No doubts dudes, AMD rocks and is far better processor than Intel but my discussion was about AMD doesnt have a good dealer base in INDIA and what it has is predominant in the SOUTH and the metros. They have showrooms just in metros and nowwhere else. I have been successful in convincing my friends that AMD is the best but no one cares to take the headache of finding the same in there city.


----------



## wise (Dec 30, 2004)

*INTEL and I.A.S., both are relics from the past and they still rule because the majority of the people is still technologically and intellectually challenged.*


----------



## wise (Dec 30, 2004)

_Sharma_deepak,

It is not that AMD processors are not avilable in smaller places, but because of people's ignorance about their existance and capabilities, that the people make sweeping statements like "AMD is not available" or "Nobody sells AMD".
Have you heard that there is a place named Palej in Bharuch(what?) distt of Gujarat? Well, all I can say is that it is not a metro.In fact it is a small town. The two shops selling computers here are selling both Intel and AMD.
So the theory that AMD are not sold in smaller places simply goes in smoke._


----------



## wise (Dec 30, 2004)
_ _ _ _
> _ABOUT THIS EXERCISE_
Extend the forum thread on AMD processor availability in India from the point where it stops.

> _SOURCE DATA_
_ _ _ _
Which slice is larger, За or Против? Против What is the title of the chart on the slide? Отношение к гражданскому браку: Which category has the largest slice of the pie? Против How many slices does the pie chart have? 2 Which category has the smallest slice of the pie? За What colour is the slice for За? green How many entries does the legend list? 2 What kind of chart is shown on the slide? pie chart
_ _ _ _
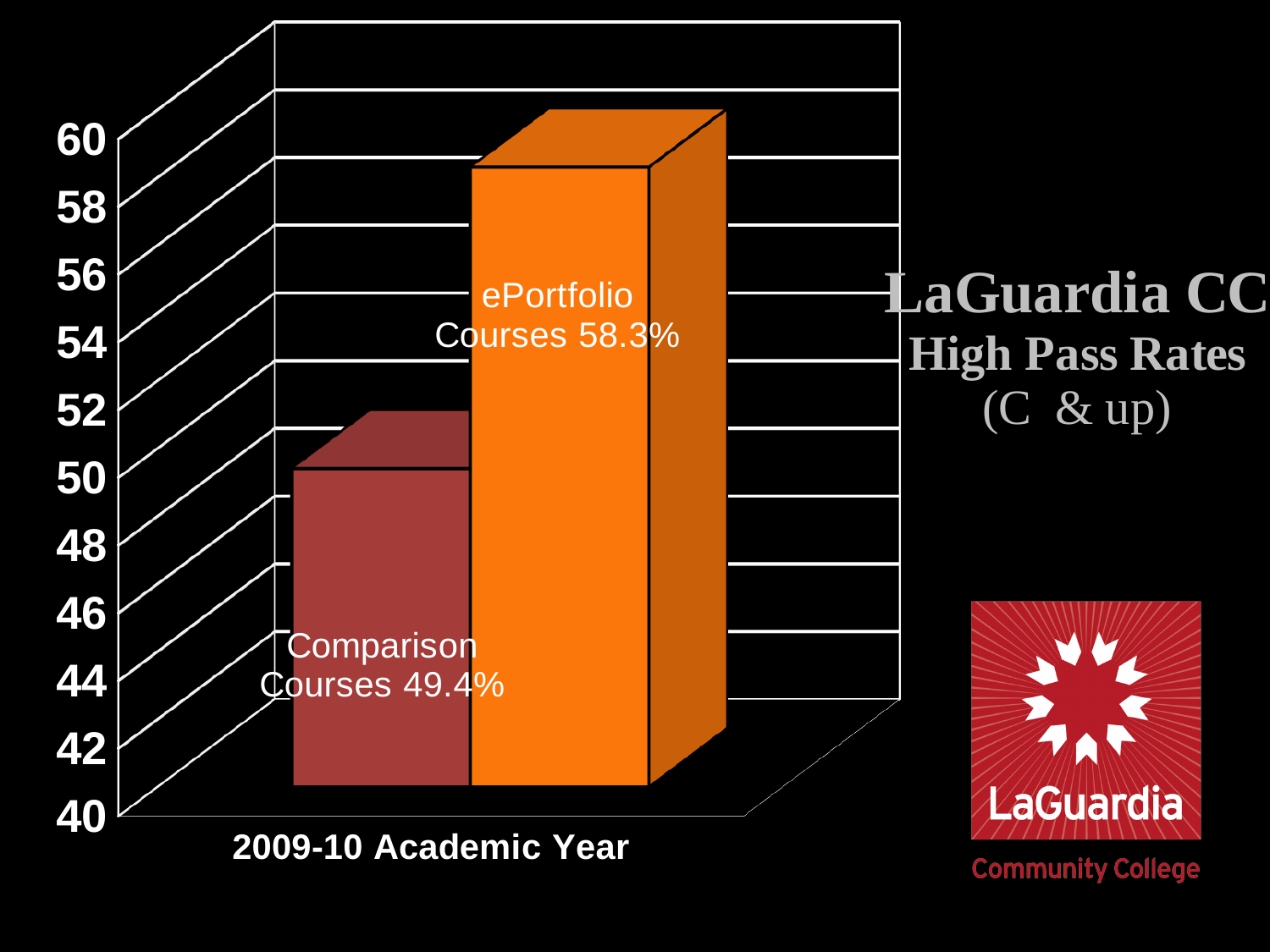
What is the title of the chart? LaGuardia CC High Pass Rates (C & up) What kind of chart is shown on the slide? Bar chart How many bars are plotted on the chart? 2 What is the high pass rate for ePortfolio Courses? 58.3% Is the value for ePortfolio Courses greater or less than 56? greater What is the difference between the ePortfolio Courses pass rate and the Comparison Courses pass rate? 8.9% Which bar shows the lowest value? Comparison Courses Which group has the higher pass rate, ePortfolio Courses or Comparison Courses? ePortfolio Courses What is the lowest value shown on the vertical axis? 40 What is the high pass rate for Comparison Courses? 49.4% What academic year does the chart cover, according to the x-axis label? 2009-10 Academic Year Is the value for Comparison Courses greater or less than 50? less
_ _ _ _
> _OUTPUT OF THE TASK_
And yes, don't underestimate the ignorance of the dealers. 99% of those buggers are just that. 'Buggers'. They bug you to no end when you start asking them about specific components. Well, it is simply not their cup of tea. You see blank faces when you ask for ' Nvidia Nforce-3 chipset based mother board with gigabit lan and supporting PC-3200 RAM'. My favourite gag is to ask a dealer what is the CAS value of a certain RAM which he happens to be peddling at that time. I have gotten 100% casualties on that one in my limited exposure. Try for yourself (ofcourse not on Lamington Road).

AMD is a 'wise' and cost effective 'bang for the buck' choice, as the things stand now.


----------



## goobimama (Jan 2, 2005)

*AMD rocks*

AMD rocks. I love it. its too cool, its almost ice cream

One question, how much would it take to set up a basic AMD 64 system (2800+) and which motherboard should I go in for? I'm more specific about the motherboard..

Milind


----------



## geek_rohit (Jan 3, 2005)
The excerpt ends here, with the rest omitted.